No money, no mission: Nine lessons from the 2023 News Philanthropy Summit

Local news is central to our democracy. Journalists elevate community voices and hold power to account. We know that our news organizations are filling a most vital role. 

But we can’t do it without resources. No money, no mission.

That’s why we hosted the second News Philanthropy Summit, a two-day, free virtual gathering focused on fundraising for local news. The Summit is part of the News Philanthropy Network, a global community working together to make philanthropy part of a sustainable business model for news organizations. 

Fundraising is hard. It takes perseverance, commitment, and a willingness to take risks. We are stretched too thin, and sometimes our colleagues don’t understand what we do and how challenging it is. We face rejection all the time, and no matter how much we raise, it can feel like it’s never enough.  

And yet, working with donors is such a special, profound partnership. We get to collaborate with people who are willing to give up their resources, who believe so strongly in our work and our mission, and who want to make their community — and our democracy — stronger.

We’ll look back on this time in a few years and realize that together we’ve created something incredible. Our work is changing the business model for local news. Our work is sustaining local journalism, at a time of profound need. 

Again, no money, no mission.

Below, my colleagues Allie Vanyur, Anna Gordover, Hayley Slusser, and Joseph Lichterman collected nine key takeaways from the 2023 Summit. We hope that there are ideas and hints that will help you with your work. We also hope you will take advantage of the News Philanthropy Summit resources on our website — including recordings of Summit sessions, slide decks, and other guides shared by speakers and attendees.

We hope also that you will join us for our free, year-round programming. And if you have suggestions on what you would like to learn, or share, to help our community raise even more money, please let us know. We’d love to hear from you.

1.  Make the case for journalism as it connects to topic-focused funding priorities

There are many regions throughout the country where there are few, if any, media-specific funders. When making the case to funders who may not typically support journalism, it can be helpful to position journalism as an overarching tool that delivers information and resources about various interests. Funders may have an expressed goal to support focus areas such as climate, education, or health, so fundraisers can position journalism as a vehicle to address those topics for the communities they serve.

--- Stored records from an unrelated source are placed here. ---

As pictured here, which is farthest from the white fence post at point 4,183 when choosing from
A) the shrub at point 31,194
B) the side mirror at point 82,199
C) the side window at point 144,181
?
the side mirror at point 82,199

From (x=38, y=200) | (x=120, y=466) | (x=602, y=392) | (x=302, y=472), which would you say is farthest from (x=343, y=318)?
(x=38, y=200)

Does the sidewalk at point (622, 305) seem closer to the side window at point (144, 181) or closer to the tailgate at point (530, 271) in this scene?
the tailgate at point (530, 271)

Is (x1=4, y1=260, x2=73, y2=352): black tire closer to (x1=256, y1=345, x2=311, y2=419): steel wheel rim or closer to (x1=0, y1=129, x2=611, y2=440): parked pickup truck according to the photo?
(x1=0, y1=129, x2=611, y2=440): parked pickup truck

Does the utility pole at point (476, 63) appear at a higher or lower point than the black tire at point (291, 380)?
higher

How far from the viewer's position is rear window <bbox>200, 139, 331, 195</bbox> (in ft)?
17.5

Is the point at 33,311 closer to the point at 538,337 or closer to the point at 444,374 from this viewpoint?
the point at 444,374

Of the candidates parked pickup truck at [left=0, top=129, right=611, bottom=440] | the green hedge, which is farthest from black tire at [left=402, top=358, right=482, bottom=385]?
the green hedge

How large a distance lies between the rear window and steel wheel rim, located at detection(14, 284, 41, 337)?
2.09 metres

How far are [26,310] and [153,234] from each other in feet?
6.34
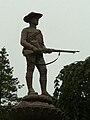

This approach arose in several sessions that included funder perspectives, including a session on engaging community foundations as local partners. Allison Levine, president and founder of the Local Journalism Initiative Delaware and vice president for marketing and communications at the Delaware Community Foundation, emphasized that while funders might not care about journalism for the sake of journalism, they do care deeply about community, democracy, and equity.

Speaking during the “Demystifying funder relationships” session, Lizzy Hazeltine, director of the NC Local News Lab, echoed that sentiment, saying, “the availability of high-quality, accessible, useful local news and information is a direct contributor to civic outcomes like voting and participation in elections …and we know that local news creates a sense of belonging, and belonging is critical for things like economic development, small businesses, or youth engagement.”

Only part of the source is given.